Eighty-three percent said it’s “satisfying” when they’ve finished cleaning their home, and that they often feel a sense of happiness (24%), calmness (23%) and accomplishment (21%).

The most satisfying rooms to clean are the living room (24%), kitchen (21%) and dining room (18%).

“So many people misunderstand ‘adulting’ tasks as ‘boring’ tasks,” said Josie Salazar, director of brand marketing – living at LG Electronics. “But we’re finding the opposite is true — people enjoy taking care of the small things in their lives. Even a simple task, like vacuuming, can leave a person feeling a sense of satisfaction and clarity. The physical feeling of a clean floor can cause people to gain an appreciation for things that make the mundane parts of our routines enjoyable and convenient.”

The poll also found Americans get excited when they shop for items that are a part of their “boring” adulting tasks.

Many get excited to buy new appliances (58%), dishes and silverware (47%) and stationary (42%). A quarter (26%) take joy in shopping for a new vacuum.

Just over half (51%) said they’re likely to buy something “adult” for themselves this holiday season that others might see as boring.

They also shared the boring gifts they’d love to receive: new appliances (52%), dishes and silverware (46%), stationary (40%), vacuums (35%) and groceries (32%).

“Having fun with ‘boring’ tasks is a trend we’re seeing gain traction this year,” continued Josie. “It will be very interesting to see how many will enjoy indulging in their favorite tasks this holiday season and into 2024.”
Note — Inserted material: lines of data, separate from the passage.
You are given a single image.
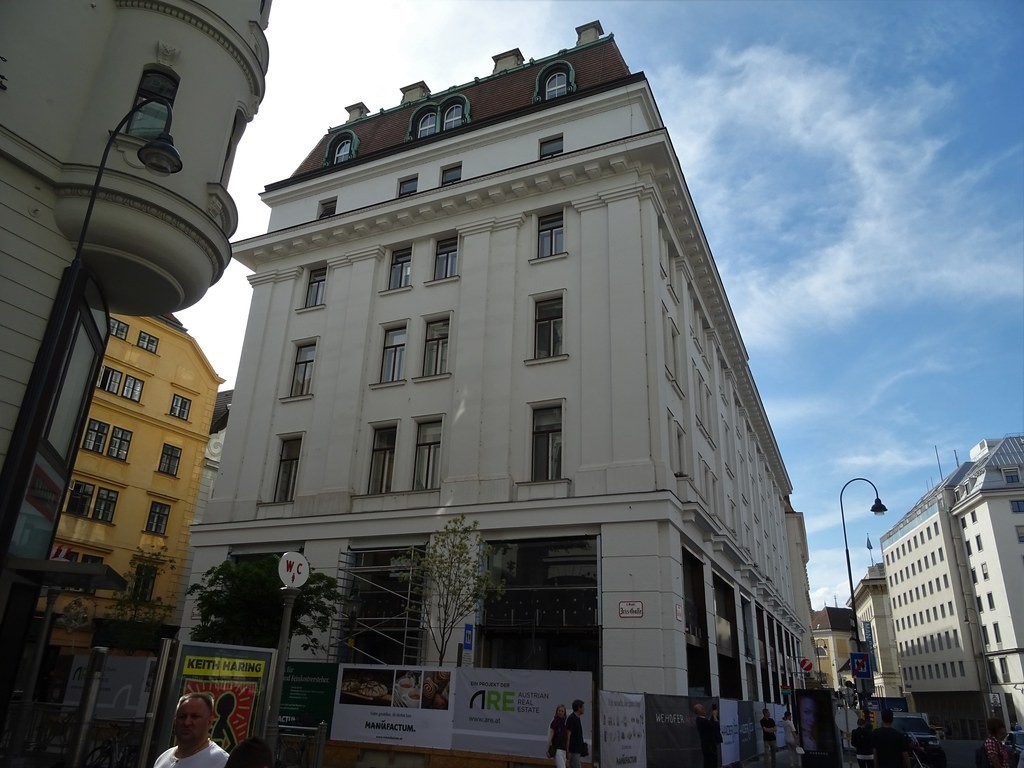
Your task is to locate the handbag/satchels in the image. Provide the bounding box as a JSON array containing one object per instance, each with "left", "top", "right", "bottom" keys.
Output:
[
  {"left": 548, "top": 745, "right": 556, "bottom": 757},
  {"left": 580, "top": 743, "right": 588, "bottom": 757},
  {"left": 796, "top": 745, "right": 805, "bottom": 755}
]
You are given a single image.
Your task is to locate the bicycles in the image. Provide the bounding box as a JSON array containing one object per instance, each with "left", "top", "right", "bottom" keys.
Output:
[{"left": 82, "top": 720, "right": 138, "bottom": 768}]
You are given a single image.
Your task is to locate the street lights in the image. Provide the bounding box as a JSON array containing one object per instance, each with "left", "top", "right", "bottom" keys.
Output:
[
  {"left": 963, "top": 608, "right": 996, "bottom": 722},
  {"left": 1, "top": 93, "right": 184, "bottom": 567},
  {"left": 841, "top": 477, "right": 887, "bottom": 728},
  {"left": 816, "top": 638, "right": 827, "bottom": 685}
]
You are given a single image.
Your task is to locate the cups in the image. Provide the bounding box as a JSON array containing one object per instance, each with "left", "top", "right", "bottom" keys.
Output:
[
  {"left": 401, "top": 688, "right": 420, "bottom": 708},
  {"left": 393, "top": 679, "right": 415, "bottom": 697}
]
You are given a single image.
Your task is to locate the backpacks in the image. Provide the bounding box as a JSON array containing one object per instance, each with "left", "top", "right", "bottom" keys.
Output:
[{"left": 975, "top": 745, "right": 989, "bottom": 768}]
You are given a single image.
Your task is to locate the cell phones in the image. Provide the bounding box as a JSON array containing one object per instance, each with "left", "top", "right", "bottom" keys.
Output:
[{"left": 712, "top": 704, "right": 716, "bottom": 711}]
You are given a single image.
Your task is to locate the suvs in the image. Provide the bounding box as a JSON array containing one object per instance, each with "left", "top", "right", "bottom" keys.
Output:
[{"left": 883, "top": 712, "right": 947, "bottom": 766}]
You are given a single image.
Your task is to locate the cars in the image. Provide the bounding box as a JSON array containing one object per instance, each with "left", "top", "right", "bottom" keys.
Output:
[{"left": 1001, "top": 731, "right": 1024, "bottom": 768}]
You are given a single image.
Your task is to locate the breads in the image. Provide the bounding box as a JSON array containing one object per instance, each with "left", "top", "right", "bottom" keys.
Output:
[{"left": 341, "top": 678, "right": 388, "bottom": 697}]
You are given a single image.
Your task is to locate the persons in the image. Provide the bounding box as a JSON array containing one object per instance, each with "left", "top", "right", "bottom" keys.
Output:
[
  {"left": 782, "top": 711, "right": 798, "bottom": 767},
  {"left": 851, "top": 719, "right": 874, "bottom": 768},
  {"left": 565, "top": 699, "right": 585, "bottom": 768},
  {"left": 546, "top": 704, "right": 567, "bottom": 768},
  {"left": 870, "top": 710, "right": 912, "bottom": 768},
  {"left": 799, "top": 696, "right": 817, "bottom": 750},
  {"left": 224, "top": 736, "right": 273, "bottom": 768},
  {"left": 982, "top": 719, "right": 1010, "bottom": 768},
  {"left": 693, "top": 704, "right": 723, "bottom": 768},
  {"left": 760, "top": 709, "right": 777, "bottom": 768},
  {"left": 153, "top": 692, "right": 230, "bottom": 768}
]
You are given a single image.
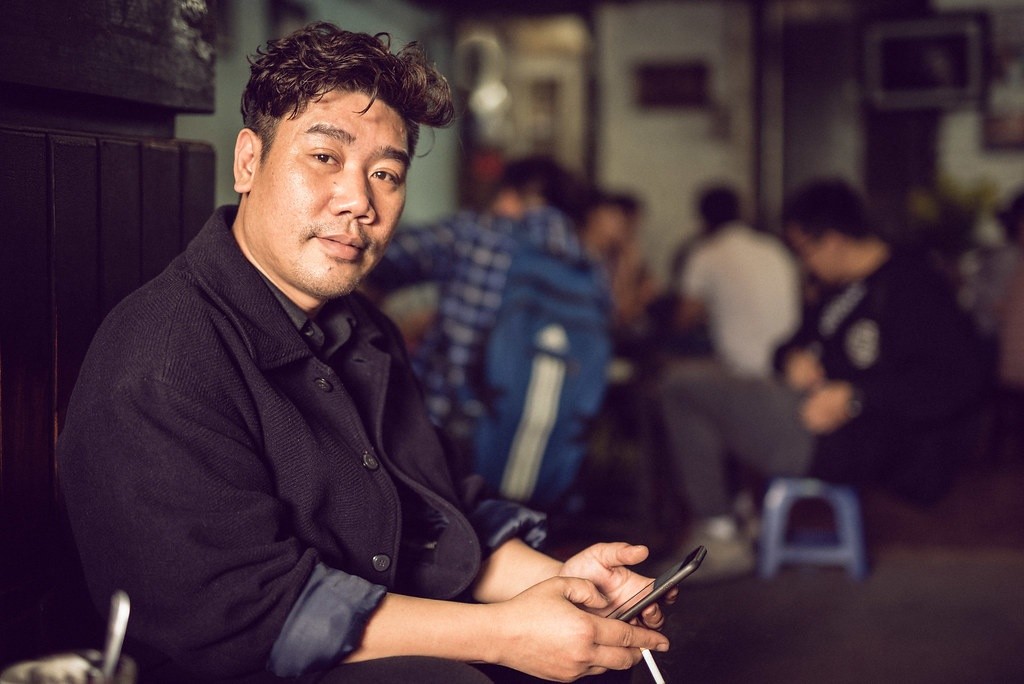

One in four Americans “don’t feel like adults” until they hit their late 20s, according to a new study. SWNS


  1. Shopping for groceries – 65%
  2. Balancing my budget – 62%
  3. Doing dishes – 60%
  4. Laundry – 57%
  5. Vacuuming – 56%
  6. Cleaning/sanitizing the home – 55%
  7. Picking up messes around the home – 46%
  8. Cooking for yourself – 37%
  9. Cooking for family/others – 37%
  10. Yard work – 36%
  11. Planning your meals – 35%
  12. Paying bills – 32%
  13. Scheduling appointments – 32%

Survey methodology:

This random double-opt-in survey of 2,000 general population Americans was commissioned by LG Electronics between October 24 and October 25, 2023. It was conducted by market research company OnePoll, whose team members are members of the Market Research Society and have corporate membership to the American Association for Public Opinion Research (AAPOR) and the European Society for Opinion and Marketing Research (ESOMAR).